#14 Criatividade no Ciberespaço Sideral - parte 2
Entendendo a criatividade no universo digital
Essa é a parte 2 sobre Criatividade no Ciberespaço Sideral! Leia a parte 1, "Entendendo o Ciberespaço”, aqui:
Quando falamos de falácias na nossa compreensão do que é “criatividade”, acho que a número um é a fantasia de que criatividade é dom. Como se apenas alguns seletos fossem capazes de ser criativos. A número dois é que ela pertence aos artistas.
Criatividade é uma prática humana. Eu digo prática porque quanto mais exercemos, melhores ficamos. Você pode usar a criatividade em qualquer âmbito. Uma colher é fruto da criatividade humana, Excel também e, por incrível que pareça, limões também.
"Isso já aconteceu com você, onde você pensou em [uma resposta] tipo, quatro horas após o evento? [...] Isso é um bom sinal, porque significa que você tem instinto cômico. E através da prática e da repetição, você pode reduzir o tempo que leva para ter aquele ‘momento a-ha’, de quatro horas depois para apenas três horas depois, para apenas dois a dez minutos para, então, acontecer no momento. Porque uma reflexão sobre o passado leva à ação no futuro."
- The Skill of Humor, Andrew Tarvin. Tradução livre.
"[...] ter conhecimentos além do seu próprio ramo é realmente útil [...]. Sempre pensei que uma das razões pelas quais os anos 60 foram tão interessantes é que ninguém era cientista da computação naquela época, todos que entraram na área chegaram com muitos conhecimentos e interesses diversos. Então eles tentaram descobrir o que eram os computadores, e as únicas analogias – o lugar de onde eles tinham que tirar as analogias – eram de outras áreas, então conseguimos algumas ideias extremamente interessantes [dessa situação]."
- Arthur Koestler on Creativity and Outlaw Thoughts (Vannevar Bush symposium, 1995), Alan Kay. Tradução livre.
---
* [Partes do exercício]:
1. Reproduza o trecho do texto sobre criatividade que vai de "Criatividade é uma" até "Tarvin. Tradução livre.".
2. Responda às perguntas com base no texto sobre criatividade.
(a) Qual é a falácia número dois sobre a criatividade?
(b) Que três exemplos de fruto da criatividade humana são citados?
(c) Em que evento e em que ano Alan Kay fez a fala citada?
Baseie-se somente no texto sobre criatividade, sem consultar a listagem.

Itens armazenados:
---
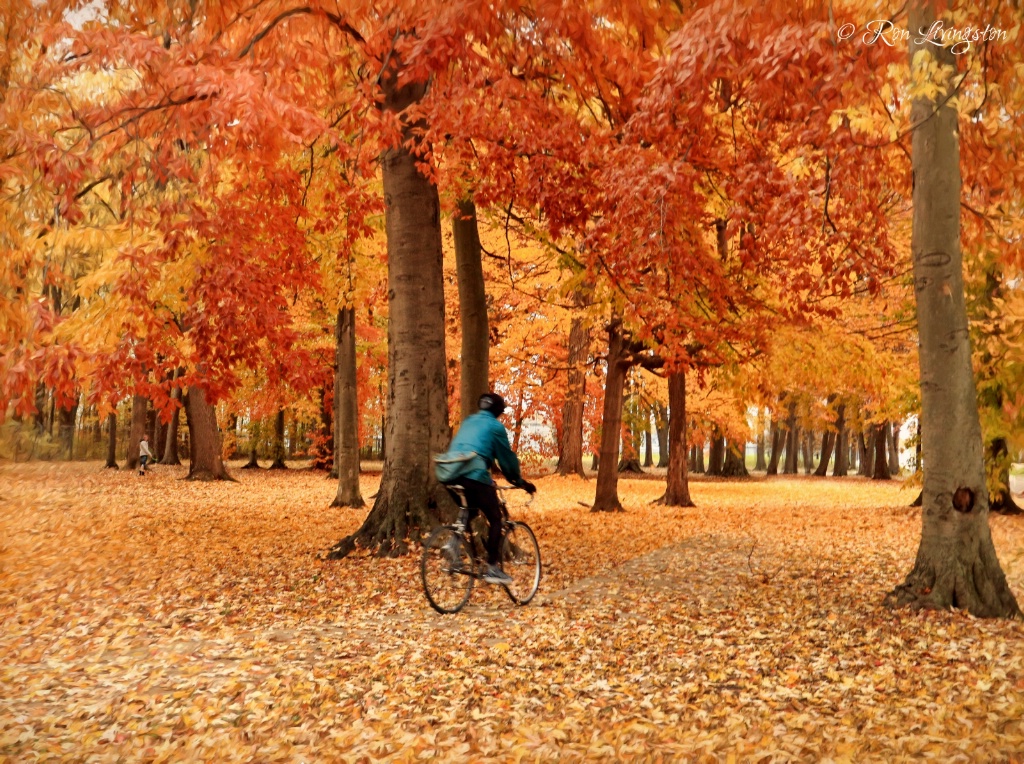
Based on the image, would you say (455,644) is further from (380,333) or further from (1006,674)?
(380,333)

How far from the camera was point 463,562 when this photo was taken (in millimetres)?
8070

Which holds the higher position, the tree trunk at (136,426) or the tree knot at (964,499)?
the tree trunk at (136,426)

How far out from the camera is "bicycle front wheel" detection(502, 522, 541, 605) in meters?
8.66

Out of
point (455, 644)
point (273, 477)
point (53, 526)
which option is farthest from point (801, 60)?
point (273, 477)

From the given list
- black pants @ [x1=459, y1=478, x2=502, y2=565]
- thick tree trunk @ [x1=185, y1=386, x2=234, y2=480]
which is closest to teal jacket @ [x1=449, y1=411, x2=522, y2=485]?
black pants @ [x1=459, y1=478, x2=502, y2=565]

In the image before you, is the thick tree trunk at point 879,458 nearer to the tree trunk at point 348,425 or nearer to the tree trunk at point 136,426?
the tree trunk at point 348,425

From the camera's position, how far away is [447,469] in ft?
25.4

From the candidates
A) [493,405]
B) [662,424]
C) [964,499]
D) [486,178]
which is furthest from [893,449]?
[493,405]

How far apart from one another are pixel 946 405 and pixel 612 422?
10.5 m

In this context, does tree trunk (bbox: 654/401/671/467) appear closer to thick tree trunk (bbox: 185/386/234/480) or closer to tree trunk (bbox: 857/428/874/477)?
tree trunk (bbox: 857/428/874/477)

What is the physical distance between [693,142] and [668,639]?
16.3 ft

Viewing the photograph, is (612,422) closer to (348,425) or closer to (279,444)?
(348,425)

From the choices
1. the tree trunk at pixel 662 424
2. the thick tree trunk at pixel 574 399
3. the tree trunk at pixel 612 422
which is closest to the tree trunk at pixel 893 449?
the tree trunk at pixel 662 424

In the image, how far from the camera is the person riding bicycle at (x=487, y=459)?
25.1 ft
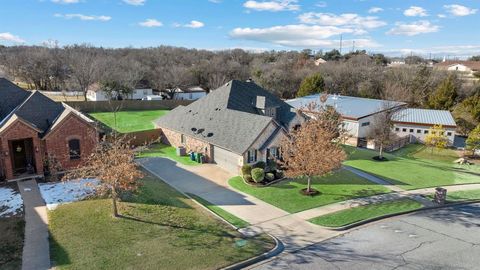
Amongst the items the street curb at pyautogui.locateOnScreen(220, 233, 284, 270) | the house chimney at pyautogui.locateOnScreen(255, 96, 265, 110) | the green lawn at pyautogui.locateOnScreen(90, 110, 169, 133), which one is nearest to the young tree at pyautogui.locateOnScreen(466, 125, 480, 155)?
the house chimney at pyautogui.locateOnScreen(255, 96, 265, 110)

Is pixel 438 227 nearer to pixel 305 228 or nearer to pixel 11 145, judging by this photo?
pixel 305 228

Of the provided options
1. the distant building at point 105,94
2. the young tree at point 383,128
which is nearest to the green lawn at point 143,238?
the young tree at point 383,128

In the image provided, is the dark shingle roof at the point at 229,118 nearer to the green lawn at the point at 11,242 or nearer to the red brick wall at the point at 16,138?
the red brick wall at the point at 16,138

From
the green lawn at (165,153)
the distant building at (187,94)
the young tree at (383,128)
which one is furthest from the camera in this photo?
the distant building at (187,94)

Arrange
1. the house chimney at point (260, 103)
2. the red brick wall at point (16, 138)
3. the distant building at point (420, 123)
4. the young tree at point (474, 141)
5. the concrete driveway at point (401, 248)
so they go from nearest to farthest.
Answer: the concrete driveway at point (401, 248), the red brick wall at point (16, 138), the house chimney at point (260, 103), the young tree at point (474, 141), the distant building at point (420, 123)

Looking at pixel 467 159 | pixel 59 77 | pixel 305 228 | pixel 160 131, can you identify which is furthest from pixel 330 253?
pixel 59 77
---
* [Respostas esperadas]:
1.
Criatividade é uma prática humana. Eu digo prática porque quanto mais exercemos, melhores ficamos. Você pode usar a criatividade em qualquer âmbito. Uma colher é fruto da criatividade humana, Excel também e, por incrível que pareça, limões também.
"Isso já aconteceu com você, onde você pensou em [uma resposta] tipo, quatro horas após o evento? [...] Isso é um bom sinal, porque significa que você tem instinto cômico. E através da prática e da repetição, você pode reduzir o tempo que leva para ter aquele ‘momento a-ha’, de quatro horas depois para apenas três horas depois, para apenas dois a dez minutos para, então, acontecer no momento. Porque uma reflexão sobre o passado leva à ação no futuro."
- The Skill of Humor, Andrew Tarvin. Tradução livre.

2.
(a) A de que a criatividade pertence aos artistas.
(b) Uma colher, o Excel e limões.
(c) No Vannevar Bush symposium, em 1995.